#### 演習の目的:
出典抜粋のうち、「Cisco Unified Communications Manager 6.0」から「パスワードを設定できます。 AD から同期されているすべてのユーザは、パスワードのこのテンプレートを読み込みます。」まで（両端を含む）の範囲を、一字一句変えずに転記すること。

#### 出典抜粋:
注: この環境では、ユーザはディレクトリ統合を実行する前に Cisco Unified Communications Manager に登録されています。
同期が行われると、このユーザは [Delete Pending ] 状態になります。
毎晩午前 3 時 15 分に、Garbage Collector サービスという内部プロセスが実行されます。 このプロセスは、24 時間以上経過した [Inactive] ~ [Delete Pending] 状態のアカウントがあれば、完全に削除します。 Cisco Unified Communications Manager は Active Directory パスワードの同期を行いません。 Cisco Unified Communications Manager は Microsoft Active Directory の暗号化メカニズムを認識していません。 同期を行う代わりに、Cisco Unified Communications Manager 5.0 ではデフォルト パスワード ciscocisco およびデフォルト PIN 12345 が割り当てられます。
Cisco Unified Communications Manager 6.0 以降では、デフォルトのクレデンシャル ポリシー メカニズムが使用されます。 これは、[CCMAdmin] ページから次のようにアクティブ化できます。 [User Management] > [Credential Policy Default]
クレデンシャル ポリシーによって、他のパスワード ポリシーと同様にデフォルト パスワードを設定できます。 AD から同期されているすべてのユーザは、パスワードのこのテンプレートを読み込みます。

#### 与えられたデータ:
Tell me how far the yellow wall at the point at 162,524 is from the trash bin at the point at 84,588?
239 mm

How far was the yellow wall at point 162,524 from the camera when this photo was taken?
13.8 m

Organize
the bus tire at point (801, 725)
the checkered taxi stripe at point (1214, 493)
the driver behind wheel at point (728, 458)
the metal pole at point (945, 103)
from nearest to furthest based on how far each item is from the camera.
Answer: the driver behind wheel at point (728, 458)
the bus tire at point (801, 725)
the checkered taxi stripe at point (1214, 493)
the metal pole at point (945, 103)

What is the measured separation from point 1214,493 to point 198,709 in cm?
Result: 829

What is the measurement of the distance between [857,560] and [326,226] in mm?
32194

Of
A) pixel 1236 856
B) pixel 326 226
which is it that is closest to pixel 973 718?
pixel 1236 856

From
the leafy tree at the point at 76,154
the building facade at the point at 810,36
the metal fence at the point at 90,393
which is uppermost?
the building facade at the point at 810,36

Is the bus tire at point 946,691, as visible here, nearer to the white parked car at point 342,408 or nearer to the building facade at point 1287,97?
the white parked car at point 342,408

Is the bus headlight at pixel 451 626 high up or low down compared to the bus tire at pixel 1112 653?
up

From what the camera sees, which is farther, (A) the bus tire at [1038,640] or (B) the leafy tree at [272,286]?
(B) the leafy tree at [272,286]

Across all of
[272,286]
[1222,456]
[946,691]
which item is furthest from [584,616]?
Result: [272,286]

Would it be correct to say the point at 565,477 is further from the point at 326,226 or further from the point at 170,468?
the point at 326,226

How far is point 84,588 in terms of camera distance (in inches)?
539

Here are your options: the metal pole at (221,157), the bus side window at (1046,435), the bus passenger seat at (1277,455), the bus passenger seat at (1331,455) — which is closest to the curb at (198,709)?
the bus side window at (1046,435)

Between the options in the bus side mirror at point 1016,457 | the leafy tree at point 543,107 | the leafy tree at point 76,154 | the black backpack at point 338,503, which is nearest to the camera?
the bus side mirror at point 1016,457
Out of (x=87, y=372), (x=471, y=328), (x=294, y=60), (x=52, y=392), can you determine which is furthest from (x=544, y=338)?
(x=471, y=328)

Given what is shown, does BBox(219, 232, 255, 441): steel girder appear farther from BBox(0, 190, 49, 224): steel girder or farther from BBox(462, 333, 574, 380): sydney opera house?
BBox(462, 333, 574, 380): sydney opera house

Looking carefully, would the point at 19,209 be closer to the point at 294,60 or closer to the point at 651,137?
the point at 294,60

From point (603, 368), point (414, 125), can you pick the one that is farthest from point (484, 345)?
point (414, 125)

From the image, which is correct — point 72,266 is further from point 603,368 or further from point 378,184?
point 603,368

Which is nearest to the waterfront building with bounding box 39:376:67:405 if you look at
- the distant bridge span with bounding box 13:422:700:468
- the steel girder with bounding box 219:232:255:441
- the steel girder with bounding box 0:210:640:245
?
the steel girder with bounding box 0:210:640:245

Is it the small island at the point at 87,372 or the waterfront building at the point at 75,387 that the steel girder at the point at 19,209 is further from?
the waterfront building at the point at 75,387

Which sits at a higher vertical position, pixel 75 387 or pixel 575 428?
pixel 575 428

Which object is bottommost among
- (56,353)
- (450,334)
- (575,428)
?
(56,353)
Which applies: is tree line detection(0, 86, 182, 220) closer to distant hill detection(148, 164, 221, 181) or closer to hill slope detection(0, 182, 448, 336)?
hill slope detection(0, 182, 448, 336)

#### 解答:
Cisco Unified Communications Manager 6.0 以降では、デフォルトのクレデンシャル ポリシー メカニズムが使用されます。 これは、[CCMAdmin] ページから次のようにアクティブ化できます。 [User Management] > [Credential Policy Default]
クレデンシャル ポリシーによって、他のパスワード ポリシーと同様にデフォルト パスワードを設定できます。 AD から同期されているすべてのユーザは、パスワードのこのテンプレートを読み込みます。